Book Synopsis Drug and Therapy Development for Triple Negative Breast Cancer by : Pravin Kendrekar
Download or read book Drug and Therapy Development for Triple Negative Breast Cancer written by Pravin Kendrekar and published by John Wiley & Sons. This book was released on 2023-06-27 with total page 325 pages. Available in PDF, EPUB and Kindle. Book excerpt: Drug and Therapy Development for Triple Negative Breast Cancer The first comprehensive and up-to-date compilation of modern diagnostic and treatment methods for triple negative breast cancer In Drug and Therapy Development for Triple Negative Breast Cancer, a team of distinguished practitioners delivers an in-depth and authoritative discussion of contemporary methods for treating triple negative breast cancer (TNBC). The editors have included material that covers its molecular causes, initial detection, diagnostic tools, treatment procedures, pharmacology, and new and experimental therapies—including nanotherapeutics and photothermal therapies. As the first comprehensive compilation of modern treatment methods for TNBC, this reference is an unmatched source of information about current and future treatment approaches, including machine learning methods for earlier detection and more accurate diagnosis. Readers will also find: A thorough introduction to HER receptors in breast cancers Comprehensive explorations of the etiology and therapy of hormone receptor-positive breast cancer and the early-stage diagnosis of breast cancer Application of artificial intelligence to breast cancer diagnosis New insights on the role of DNA replication stress and genome instability in breast cancer Perfect for medicinal and pharmaceutical chemists, Drug and Therapy Development for Triple Negative Breast Cancer will also benefit oncologists and professionals working in the pharmaceutical industry or in hospital settings.

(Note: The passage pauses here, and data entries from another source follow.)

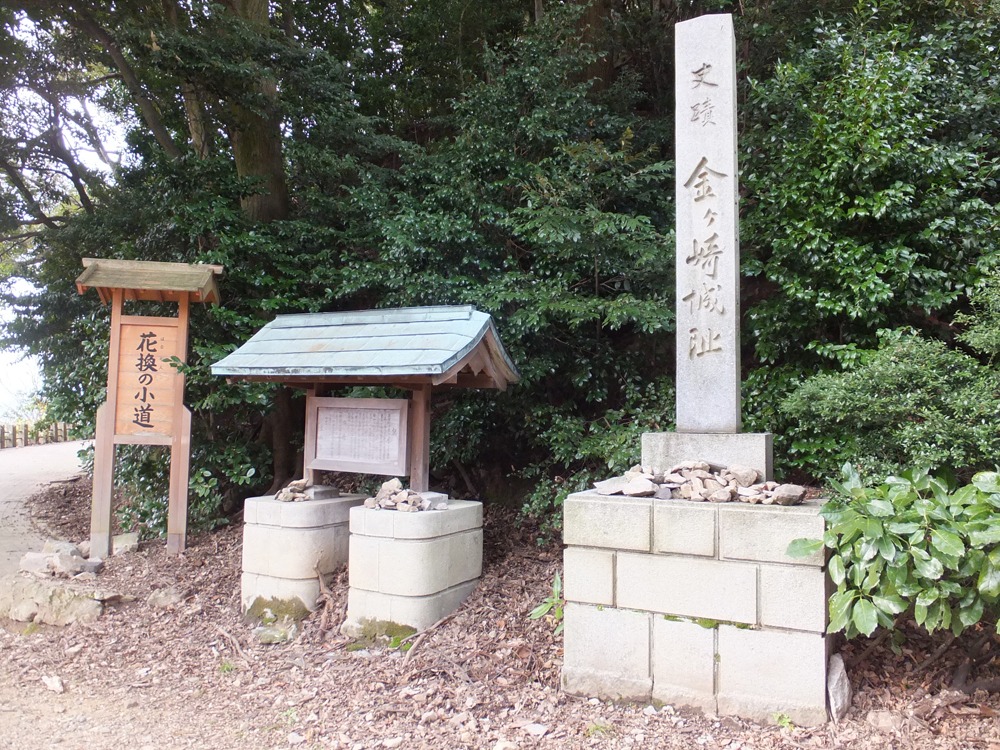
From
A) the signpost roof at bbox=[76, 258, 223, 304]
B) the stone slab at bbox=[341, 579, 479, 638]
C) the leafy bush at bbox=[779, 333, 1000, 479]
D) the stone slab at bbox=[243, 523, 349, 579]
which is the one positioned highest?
the signpost roof at bbox=[76, 258, 223, 304]

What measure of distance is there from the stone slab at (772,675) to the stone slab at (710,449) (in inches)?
38.2

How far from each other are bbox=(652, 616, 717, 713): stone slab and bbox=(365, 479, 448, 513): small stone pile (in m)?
1.95

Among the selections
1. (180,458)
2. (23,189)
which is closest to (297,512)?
(180,458)

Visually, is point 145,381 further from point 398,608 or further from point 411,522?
point 398,608

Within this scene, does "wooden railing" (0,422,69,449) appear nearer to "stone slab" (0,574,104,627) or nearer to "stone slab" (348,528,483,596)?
"stone slab" (0,574,104,627)

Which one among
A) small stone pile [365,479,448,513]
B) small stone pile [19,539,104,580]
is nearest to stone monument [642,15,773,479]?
small stone pile [365,479,448,513]

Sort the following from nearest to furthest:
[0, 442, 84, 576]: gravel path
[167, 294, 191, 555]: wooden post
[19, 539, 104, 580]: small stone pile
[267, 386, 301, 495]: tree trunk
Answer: [19, 539, 104, 580]: small stone pile → [167, 294, 191, 555]: wooden post → [267, 386, 301, 495]: tree trunk → [0, 442, 84, 576]: gravel path

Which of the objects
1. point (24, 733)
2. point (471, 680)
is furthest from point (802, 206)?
point (24, 733)

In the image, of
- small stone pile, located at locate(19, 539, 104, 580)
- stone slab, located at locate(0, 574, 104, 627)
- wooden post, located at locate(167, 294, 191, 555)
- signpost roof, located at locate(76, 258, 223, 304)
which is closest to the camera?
stone slab, located at locate(0, 574, 104, 627)

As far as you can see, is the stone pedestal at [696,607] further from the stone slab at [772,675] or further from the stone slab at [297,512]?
the stone slab at [297,512]

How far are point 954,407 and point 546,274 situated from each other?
3.62 metres

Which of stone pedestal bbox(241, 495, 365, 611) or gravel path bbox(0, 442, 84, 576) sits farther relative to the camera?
gravel path bbox(0, 442, 84, 576)

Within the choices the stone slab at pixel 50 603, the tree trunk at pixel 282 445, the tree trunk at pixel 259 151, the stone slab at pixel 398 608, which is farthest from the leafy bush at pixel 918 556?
the tree trunk at pixel 259 151

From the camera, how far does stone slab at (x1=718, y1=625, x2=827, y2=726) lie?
3344 mm
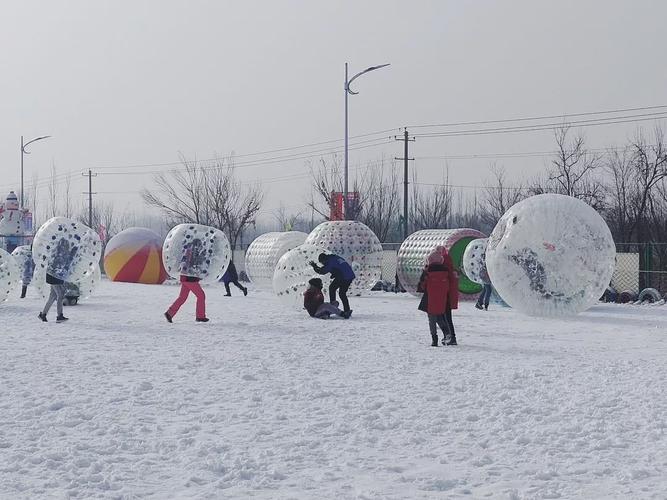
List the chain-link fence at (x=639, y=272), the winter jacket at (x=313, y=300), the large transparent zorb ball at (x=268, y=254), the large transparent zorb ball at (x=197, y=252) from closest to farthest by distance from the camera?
the winter jacket at (x=313, y=300)
the large transparent zorb ball at (x=197, y=252)
the chain-link fence at (x=639, y=272)
the large transparent zorb ball at (x=268, y=254)

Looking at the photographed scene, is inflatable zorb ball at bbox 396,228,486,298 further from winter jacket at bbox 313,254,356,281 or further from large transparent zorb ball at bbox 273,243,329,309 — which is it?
winter jacket at bbox 313,254,356,281

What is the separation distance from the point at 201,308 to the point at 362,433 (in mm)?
8702

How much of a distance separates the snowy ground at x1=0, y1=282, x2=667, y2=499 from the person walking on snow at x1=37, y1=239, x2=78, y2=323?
1629mm

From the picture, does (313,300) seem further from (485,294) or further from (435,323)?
(435,323)

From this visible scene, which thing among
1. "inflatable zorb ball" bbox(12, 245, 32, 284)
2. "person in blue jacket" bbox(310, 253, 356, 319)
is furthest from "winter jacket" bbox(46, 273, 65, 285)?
"inflatable zorb ball" bbox(12, 245, 32, 284)

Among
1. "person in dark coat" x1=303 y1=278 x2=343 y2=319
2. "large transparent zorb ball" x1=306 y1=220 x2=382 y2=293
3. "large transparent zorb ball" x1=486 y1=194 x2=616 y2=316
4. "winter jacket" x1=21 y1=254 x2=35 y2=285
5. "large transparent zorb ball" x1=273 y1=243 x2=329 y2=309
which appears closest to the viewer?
"large transparent zorb ball" x1=486 y1=194 x2=616 y2=316

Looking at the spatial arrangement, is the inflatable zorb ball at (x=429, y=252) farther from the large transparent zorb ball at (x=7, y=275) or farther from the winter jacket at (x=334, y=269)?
the large transparent zorb ball at (x=7, y=275)

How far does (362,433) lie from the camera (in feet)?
22.9

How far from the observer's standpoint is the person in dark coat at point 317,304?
15992 millimetres

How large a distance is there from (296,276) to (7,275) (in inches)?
225

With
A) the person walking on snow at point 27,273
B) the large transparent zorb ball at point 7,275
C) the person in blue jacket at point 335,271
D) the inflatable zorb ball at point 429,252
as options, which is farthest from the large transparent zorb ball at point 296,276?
the person walking on snow at point 27,273

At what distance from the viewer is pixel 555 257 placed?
1491 centimetres

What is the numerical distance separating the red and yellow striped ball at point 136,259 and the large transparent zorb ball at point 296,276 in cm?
1240

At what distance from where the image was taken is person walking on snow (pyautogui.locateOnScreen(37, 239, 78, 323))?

Resistance to therapies, both targeted and systemic, and metastases to distant organs are the underlying causes of breast cancer-associated mortality. The second edition of Breast Cancer Metastasis and Drug Resistance brings together some of the leading experts to comprehensively understand breast cancer: the factors that make it lethal, and current research and clinical progress. This volume covers the following core topics: basic understanding of breast cancer (statistics, epidemiology, racial disparity and heterogeneity), metastasis and drug resistance (bone metastasis, trastuzumab resistance, tamoxifen resistance and novel therapeutic targets, including non-coding RNAs, inflammatory cytokines, cancer stem cells, ubiquitin ligases, tumor microenvironment and signaling pathways such as TRAIL, JAK-STAT and mTOR) and recent developments in the field (epigenetic regulation, microRNAs-mediated regulation, novel therapies and the clinically relevant 3D models). Experts also discuss the advances in laboratory research along with their translational and clinical implications with an overarching goal to improve the diagnosis and prognosis, particularly that of breast cancer patients with advanced disease.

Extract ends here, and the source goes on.